**Data to examine**:
....
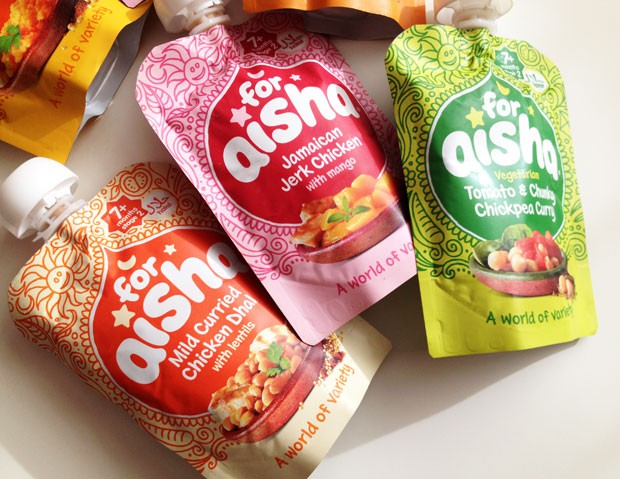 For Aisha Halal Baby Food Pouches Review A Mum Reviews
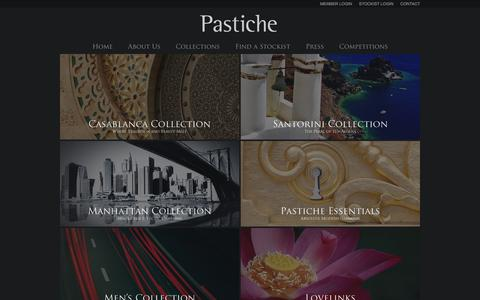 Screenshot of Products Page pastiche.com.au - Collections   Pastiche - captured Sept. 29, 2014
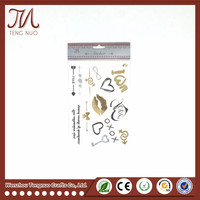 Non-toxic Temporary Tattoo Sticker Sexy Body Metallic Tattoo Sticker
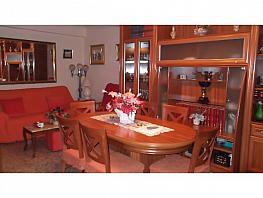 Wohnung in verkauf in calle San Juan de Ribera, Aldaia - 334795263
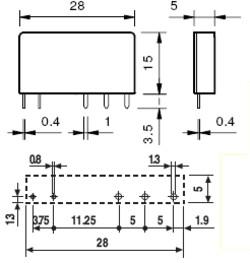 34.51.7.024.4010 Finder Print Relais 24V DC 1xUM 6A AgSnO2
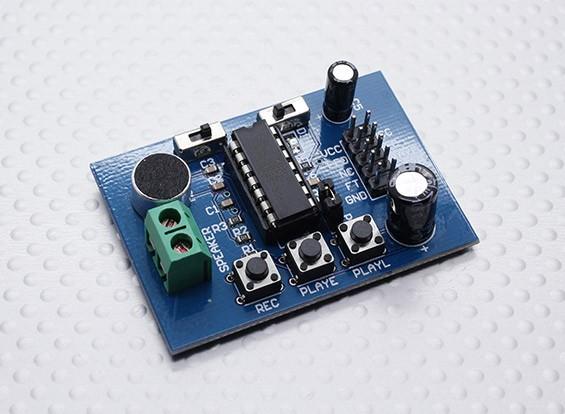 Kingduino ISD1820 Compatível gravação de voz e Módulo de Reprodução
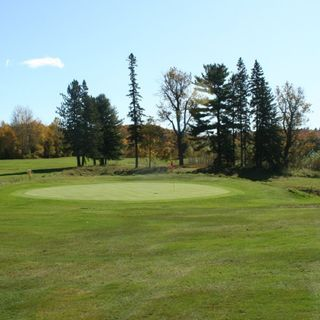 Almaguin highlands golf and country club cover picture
....
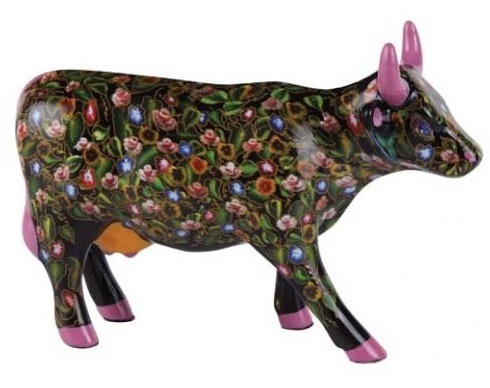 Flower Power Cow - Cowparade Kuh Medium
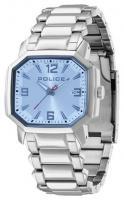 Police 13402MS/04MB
....
**Exercise goal**: In the listing above, find the line holding "34.51.7.024.4010 Finder Print" and the line holding "Almaguin highlands golf". Reproduce those two lines and all between them exactly, leaving out pictures.

**Output of the exercise**:
 34.51.7.024.4010 Finder Print Relais 24V DC 1xUM 6A AgSnO2
 Kingduino ISD1820 Compatível gravação de voz e Módulo de Reprodução
 Almaguin highlands golf and country club cover picture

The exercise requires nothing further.